### PASSAGE GIVEN
[start]
Solve the following question and mark the best possible option.

In a test, an examinee either guesses or copies or knows the answers to a multiple-choice question with four choices. The probability that he makes a guess is `1/3` and the probability that he copies the answer is `1/6`. The probability that his answer is correct given that he copied it, is `1/8`. Find the probability that he knew the answer to the question given that he correctly answered it.

#### Options

`13/27`

`24/29`

`18/31`

`17/31`

#### Solution

Let E_{1} be the event that the answer is guessed E_{2} be the event that the answer is copied, E_{3 }be the event that the examinee knows the answer and E be the event that the examinee answered correctly.

Given P(E_{1}) = `1/3, P(E_2) = 1/6`

Assume that events E_{1}, E_{2 }and E_{3} are exhaustive.
[end]
Items listed in a dataset
[start]
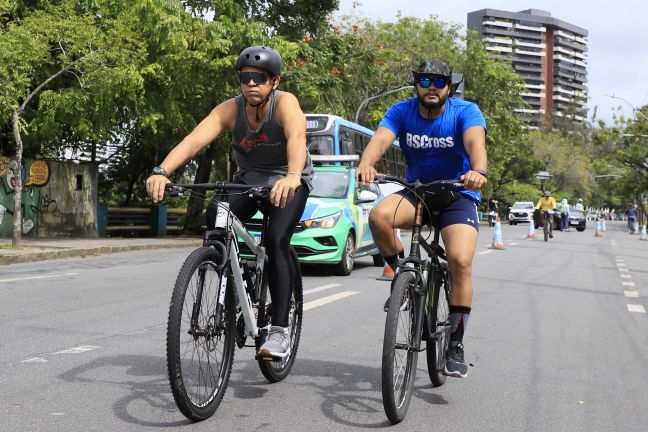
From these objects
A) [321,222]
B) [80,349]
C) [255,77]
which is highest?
[255,77]

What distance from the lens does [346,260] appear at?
40.1 feet

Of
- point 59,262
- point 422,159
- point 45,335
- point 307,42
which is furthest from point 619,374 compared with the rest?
point 307,42

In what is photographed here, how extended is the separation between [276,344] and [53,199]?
17.8 metres

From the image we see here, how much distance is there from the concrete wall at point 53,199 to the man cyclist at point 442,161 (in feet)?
53.7

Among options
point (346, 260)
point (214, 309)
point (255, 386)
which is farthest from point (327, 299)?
point (214, 309)

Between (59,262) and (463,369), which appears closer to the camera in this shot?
(463,369)

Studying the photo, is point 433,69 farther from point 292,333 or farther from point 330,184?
point 330,184

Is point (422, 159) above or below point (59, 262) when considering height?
above

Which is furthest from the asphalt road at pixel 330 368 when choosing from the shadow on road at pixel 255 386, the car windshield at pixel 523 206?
the car windshield at pixel 523 206

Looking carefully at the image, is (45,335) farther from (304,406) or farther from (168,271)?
(168,271)

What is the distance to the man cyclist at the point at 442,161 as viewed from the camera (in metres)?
4.54

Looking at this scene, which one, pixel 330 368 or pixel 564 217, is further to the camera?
pixel 564 217

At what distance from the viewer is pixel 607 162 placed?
68562 mm

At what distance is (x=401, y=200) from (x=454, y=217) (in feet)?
1.00
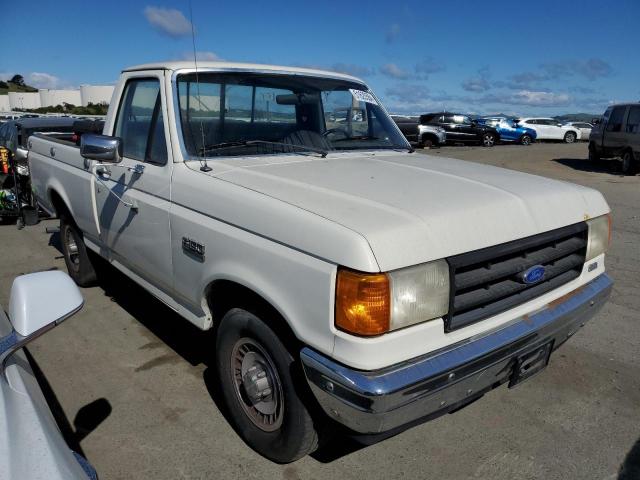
[end]
### WHAT YOU NEED TO DO
(a) List every answer option offered in the probability problem.
(b) Continue the solution to the probability problem, starting after its final sentence.

### ANSWERS PROVIDED
(a) 13/27, 24/29, 18/31, 17/31

(b)
P(E_{1}) + P(E_{2}) + P(E_{3}) = 1

P(E_{3}) = 1 - P(E_{1}) - P(E_{2}) = 1 - `1/3 - 1/6 = 1/2`

Now P(E/E_{1}) = Probability of getting a correct answer by guessing = `1/4`

[Since these are 4 alternatives]

P(E/E_{2}) = Probability of answering correctly by copying = `1/8`

P(E/E_{3}) = Probability of answering correctly by knowing = 1

Clearly (E_{3}/E) is the event he knew the answer to the question given that he correctly answered it.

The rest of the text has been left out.